(Beginning of TEXT SEGMENT)
The day he locked himself out is not specific, a
Monday or a Thursday, some square on some calendar
I tossed in the trash years ago.
We lived in a small white house yards off a small suburban street. I dubbed it The White House. I cannot remember how many of my holidays passed inside. It's all stuck in fog.
Some time later my mother and brother and myself moved not a quarter mile from The White House; a trailer park, owned by Aunt Charlene and her callousness. She cares deeply for my mother. I still pass The White House as I drive to my great-grandma's home, years later. It is hidden from the street, all branch and leaf and overgrowth, flora hiding its face from the cars and their people, the birds, sunlight, illumination.
My great-grandmother's eyes are thick with a knowledge I am fortunate to not possess. Great-grandma. My father's grandma. Mother told me he began to drink when Grandpa Jesse died and never managed to shelf it. I meditate on my genes. My great-grandma is 84-years on this earth. I have trouble bringing myself to talk to her.
It is so much. So fast. I am a man now—not grown, hardly seasoned, no hint of gray—of 21-years. I have not seen my father since I started smoking. I wonder, now, following all these years of silence what, exactly, we might have to say to one another. He may ask about my girlfriend: I may ask of his. Years apart, a ridged gap, and yet still a kinship, some foreign hurt deeply threading the vein.
The malignancy of feelings.
I bury my anger and let it age, whiskey soaking in the oak, cultivating a taste, a character, an identity. I cannot change this. It is my blood. I will always bear his name. He may die before me. I will always bear his name.
(End of TEXT SEGMENT)
(Beginning of PROVIDED MATERIAL)
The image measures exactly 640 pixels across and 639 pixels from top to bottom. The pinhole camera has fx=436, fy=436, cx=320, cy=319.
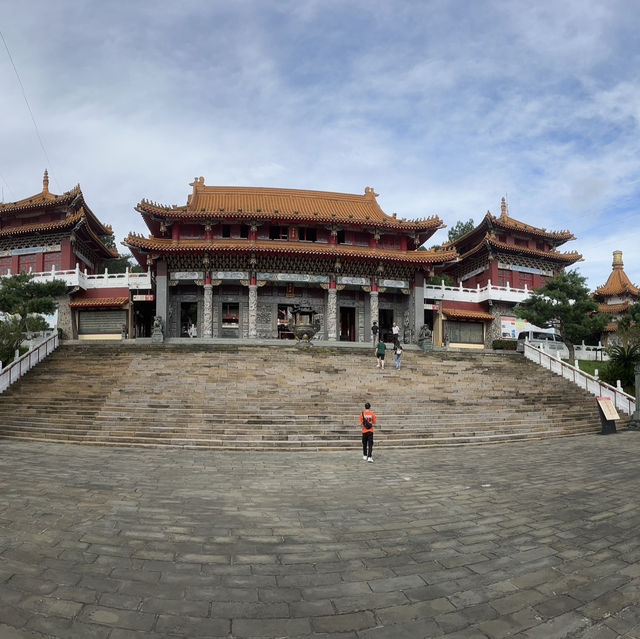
(End of PROVIDED MATERIAL)
ACTIONS TO TAKE -
A: In the essay about the narrator's family, what name did the narrator give the small white house?
B: Reproduce word for word the stretch of the essay from "My great-grandmother's eyes" through "talk to her.".
The material can be set aside; none of it is needed here.

TASK-BY-TASK ANSWERS -
A: The White House.

B:
My great-grandmother's eyes are thick with a knowledge I am fortunate to not possess. Great-grandma. My father's grandma. Mother told me he began to drink when Grandpa Jesse died and never managed to shelf it. I meditate on my genes. My great-grandma is 84-years on this earth. I have trouble bringing myself to talk to her.